By Sidiki Fofana | Truth in Ink
When the numbers soared on Spoon that fateful night, it was not because the discussion was profound. It was because two of the CDC’s most recognizable sons, Hon. Saah Joseph and Hon. Acarus Gray, had collided in full public view. What should have been a private squabble about loyalty and legacy was thrown into the open, provoked by Gray’s constant chest-beating, amplified by Stanton Witherspoon’s hunger for ratings, and unrestrained by Joseph’s insistence on “clarification.”
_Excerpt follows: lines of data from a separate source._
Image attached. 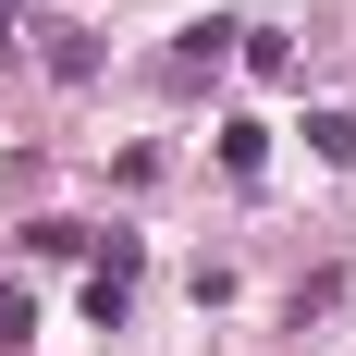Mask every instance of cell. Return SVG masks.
I'll use <instances>...</instances> for the list:
<instances>
[{
	"mask_svg": "<svg viewBox=\"0 0 356 356\" xmlns=\"http://www.w3.org/2000/svg\"><path fill=\"white\" fill-rule=\"evenodd\" d=\"M221 49H234V25H184V49H172V86H197Z\"/></svg>",
	"mask_w": 356,
	"mask_h": 356,
	"instance_id": "6da1fadb",
	"label": "cell"
},
{
	"mask_svg": "<svg viewBox=\"0 0 356 356\" xmlns=\"http://www.w3.org/2000/svg\"><path fill=\"white\" fill-rule=\"evenodd\" d=\"M25 332H37V295H25V283H0V344H25Z\"/></svg>",
	"mask_w": 356,
	"mask_h": 356,
	"instance_id": "7a4b0ae2",
	"label": "cell"
},
{
	"mask_svg": "<svg viewBox=\"0 0 356 356\" xmlns=\"http://www.w3.org/2000/svg\"><path fill=\"white\" fill-rule=\"evenodd\" d=\"M307 136H320V160H356V111H320Z\"/></svg>",
	"mask_w": 356,
	"mask_h": 356,
	"instance_id": "3957f363",
	"label": "cell"
}]
</instances>
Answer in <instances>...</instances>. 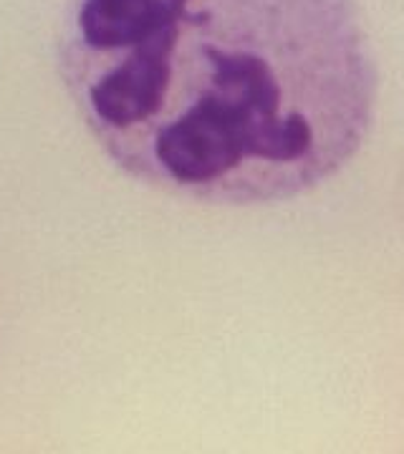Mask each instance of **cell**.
<instances>
[{
    "label": "cell",
    "instance_id": "1",
    "mask_svg": "<svg viewBox=\"0 0 404 454\" xmlns=\"http://www.w3.org/2000/svg\"><path fill=\"white\" fill-rule=\"evenodd\" d=\"M61 71L124 175L233 207L339 175L379 91L356 0H71Z\"/></svg>",
    "mask_w": 404,
    "mask_h": 454
}]
</instances>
In that instant, Saah Joseph, a founding son of the CDC became an “enemy” of the party. In our party, that word is almost a curse. It means you are to be forgotten, denounced, erased. No public display of pictures with him, nor any positive mention of past roles. But politics in Liberia has never worked that way.
Some understandably angry partisans rushed to dismiss him. “CDC made Saah! He is politically finished without us,” one declared on social media. But even the CDC’s own chairman pushed back. He reminded us that pragmatism, not pride, must guide strategy.
Now that the noise is over and perhaps tempers have been quieter, we must analyze the truth, which is Saah Joseph is not insignificant. His record tells the story. Three consecutive victories at the polls, Representative, then Senator, culminating in one of the highest votes counts in Montserrado’s history.
Those votes were not just CDC votes; they were the votes of mothers, students, petty traders, and market women who saw Saah in their darkest hours.
Ask the woman who recalled how Joseph carried Ebola patients when others fled. “He used to take people to the hospital free. Gray can talk plenty, but Saah saved lives,” she told Truth in Ink in Red Light.
That is not insignificance. That is political capital.
From the ashes of this fallout comes the People’s Action Party (PAP), a new vehicle for Joseph’s ambitions. And whether one likes him or not, PAP could change the equation.
Joseph sits in the Senate until 2031. He can contest for the presidency in 2029 with nothing to lose. In politics, that makes him dangerous. Liberian history is littered with men underestimated until the runoff revealed their true power. Prince Johnson proved it in Nimba. Saah Joseph could prove it in Montserrado.
As political analyst Tiawan Gaye observed: “In a runoff between UP and CDC, Saah could tip the balance. His PAP will be courted by both sides.”
But PAP’s impact is not only presidential. Even a handful of legislative seats could shift the power struggle for Speaker and Pro Tempore, the third and fourth most powerful positions in our republic.
Civil society voices are already warning: “We keep underestimating small parties, but they hold the knife and the yam when the House is divided. PAP could play that role.”
The CDC now faces a critical choice. Do we brand Saah a traitor and drive him further into opposition? Or do we recognize that bridges are sometimes more powerful than barricades?
As one motorcyclist in Paynesville put it: “Today enemy, tomorrow friend. If CDC push Saah away, tomorrow they will beg him. Better to hold him close now.”
To ignore such wisdom is not strategy, it is arrogance.
The dealing and ultimate fall out with PYJ supports this strategy. And provide a compelling reason to rethink. Many may dare say this not because they are loyal but because they are not hungry enough to win.
Saah Joseph matters because his story is not just about one man. It is about how service, loyalty, and risk intersect to produce power in Liberia’s fragile democracy. His PAP may not win the crown in its first attempt, but it could decide who wears it.
For the CDC, the lesson is simple, keep dismissing Saah Joseph is not only premature. It is suicidal.
And in the unforgiving arena of Liberian politics, where today’s adversary is tomorrow’s kingmaker, the real question is not whether Saah Joseph matters. It is whether the CDC is wise enough to ensure whoever is the king’s maker is in its corner, regardless if the kingmaker was Saah Joseph and his PAP.